* [EXTRAIT DE LA PAGE]
Par Jean Wilder Pierresaint

P-au-P., 30 oct. 2013 [AlterPresse] --- Ateliers de lecture, conférences-débats, rencontres ont été organisés pour saluer la consécration de l’écrivain mauricien Amal au Sethoual, prix des cinq continents pour son roman « Made in Mauritirius ». La remise de ce prix a eu lieu, pour la première fois en Haïti, à Port-au-Prince, le 24 octobre dernier. En marge de cette cérémonie, l’institut Français en Haïti a invité des écrivains à réfléchir sur un thème qui nous interpelle : La littérature haïtienne face aux littératures de langue française.

Le jardin de l’Institut a accueilli le vendredi 23 octobre 2013 une des nombreuses rencontres organisées dans le cadre de la remise du prix des cinq continents. Sur le panel de cette rencontre, se sont retrouvés plusieurs écrivains de la génération montante : Marvin Victor, James Noël, Bonel Auguste et Marckenzy Orcel. Madame Corinne Miccaelli directrice de L’IFH a introduit d’entrée de jeu les deux modérateurs de cette rencontre autour du prix des cinq continents, Lyonel Trouillot et Lise Gauvin.

Pour ouvrir le débat, Lise Gauvin a lancé une question aux panelistes liée à leur préférence en matière d’auteur. Tour à tour, les auteurs se sont prêtés volontiers à cet exercice. Pour James Noël, les auteurs qui nourrissent son imaginaire et l’inspirent sont : l’écrivain portugais Fernado Pesora, et bien d’autres. L’auteur du « Sang visible du vitrier » dit être nourri d’imaginaires multiples. L’auteur de « Corps mêlés », Marvin Victor, qui surprend et fait rire toute l’assistance quand il dit avoir été cleptomane parce qu’il volait les livres de la bibliothèque de l’Institut a une certaine époque, préfère l’écrivain italien Milan Kundera. Marvin dit aussi aimer croiser les imaginaires dans ses lectures. Le poète Bonel Auguste est plus dans l’ancrage, si l’on tient compte de ses préférences, de René Philoctète à Baudelaire, malgré son amour pour l’écriture de la japonaise Yogo Agawe. Mackenzy Orcel se démarque de cette question pour dire qu’il n’a pas de préférence en termes d’auteurs ; il lit de tout et s’imprègne d’imaginaires divers.

* [DONNÉES DE L'EXERCICE]
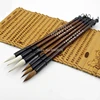 6PCS White woolen brush/Brown Weasel Wool Hair Chinese Japanese Calligraphy Brush Pen Set Art for Office School Darwing Supplies ► Photo 2/5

* [EXERCICE 1]
Dans l'article sur le prix des cinq continents, recopiez le passage qui commence aux mots « P-au-P., 30 oct. » et se termine après les mots « de langue française. ».
* [EXERCICE 2]
D'après l'article sur le prix des cinq continents, quels sont les deux modérateurs de la rencontre du 23 octobre 2013 ?
* [EXERCICE 3]
Nommez tous les écrivains de la génération montante réunis sur le panel de la rencontre, selon l'article sur le prix des cinq continents.

* [RÉPONSE RÉDIGÉE 1]
P-au-P., 30 oct. 2013 [AlterPresse] --- Ateliers de lecture, conférences-débats, rencontres ont été organisés pour saluer la consécration de l’écrivain mauricien Amal au Sethoual, prix des cinq continents pour son roman « Made in Mauritirius ». La remise de ce prix a eu lieu, pour la première fois en Haïti, à Port-au-Prince, le 24 octobre dernier. En marge de cette cérémonie, l’institut Français en Haïti a invité des écrivains à réfléchir sur un thème qui nous interpelle : La littérature haïtienne face aux littératures de langue française.

* [RÉPONSE RÉDIGÉE 2]
Lyonel Trouillot et Lise Gauvin.

* [RÉPONSE RÉDIGÉE 3]
Marvin Victor, James Noël, Bonel Auguste et Marckenzy Orcel.